A OCDE define integridade “Integrity is one of the pillars of political, economic ans social structures, and a cornerstone of good governance.” Ou seja, sem integridade pública não há boa governação. Está em causa o fracasso da política e da democracia, porque persiste um défice generalizado de integridade pública, que tem por base défice de valores e princípios, de competência e de humildade.

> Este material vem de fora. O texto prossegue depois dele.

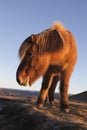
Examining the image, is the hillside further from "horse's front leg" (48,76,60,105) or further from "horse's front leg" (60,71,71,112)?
"horse's front leg" (48,76,60,105)

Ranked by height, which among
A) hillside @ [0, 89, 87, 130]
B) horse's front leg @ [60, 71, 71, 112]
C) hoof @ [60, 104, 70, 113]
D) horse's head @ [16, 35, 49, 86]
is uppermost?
horse's head @ [16, 35, 49, 86]

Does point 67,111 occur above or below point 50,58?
below

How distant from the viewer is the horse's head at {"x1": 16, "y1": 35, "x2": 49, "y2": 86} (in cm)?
1115

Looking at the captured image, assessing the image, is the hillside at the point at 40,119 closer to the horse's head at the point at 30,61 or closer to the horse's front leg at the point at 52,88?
the horse's head at the point at 30,61

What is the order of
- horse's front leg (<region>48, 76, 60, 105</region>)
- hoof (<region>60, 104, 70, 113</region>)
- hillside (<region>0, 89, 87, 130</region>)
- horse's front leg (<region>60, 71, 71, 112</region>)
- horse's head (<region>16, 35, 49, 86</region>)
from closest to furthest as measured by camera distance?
hillside (<region>0, 89, 87, 130</region>), horse's head (<region>16, 35, 49, 86</region>), hoof (<region>60, 104, 70, 113</region>), horse's front leg (<region>60, 71, 71, 112</region>), horse's front leg (<region>48, 76, 60, 105</region>)

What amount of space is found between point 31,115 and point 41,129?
1195mm

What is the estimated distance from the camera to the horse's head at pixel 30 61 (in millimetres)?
11148

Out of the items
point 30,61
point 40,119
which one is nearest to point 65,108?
point 40,119

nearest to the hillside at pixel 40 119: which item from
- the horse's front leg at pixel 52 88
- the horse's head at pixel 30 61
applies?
the horse's head at pixel 30 61

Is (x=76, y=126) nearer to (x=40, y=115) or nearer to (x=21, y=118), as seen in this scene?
(x=40, y=115)

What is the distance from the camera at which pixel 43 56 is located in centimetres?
1113

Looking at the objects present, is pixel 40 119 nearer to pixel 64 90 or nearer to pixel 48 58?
pixel 48 58

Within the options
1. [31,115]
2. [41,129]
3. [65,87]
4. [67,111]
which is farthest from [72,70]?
[41,129]

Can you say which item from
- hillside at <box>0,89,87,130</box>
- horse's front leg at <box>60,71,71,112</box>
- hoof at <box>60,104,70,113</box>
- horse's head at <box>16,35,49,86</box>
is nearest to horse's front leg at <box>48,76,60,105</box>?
hillside at <box>0,89,87,130</box>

“As regras orçamentais baseadas no défice e na dívida, pouco fazem para descrever o problema e menos ainda para o gerir. Compreender o verdadeiro estado das finanças públicas requer um balanço completo, orientado pela contabilidade de acréscimo. Isto, por sua vez, abrirá oportunidades para uma melhor gestão de ativos e passivos, o que contribuirá para enfrentar os desafios enfrentados pelos países envelhecidos da OCDE e pelas suas finanças públicas sobrecarregadas.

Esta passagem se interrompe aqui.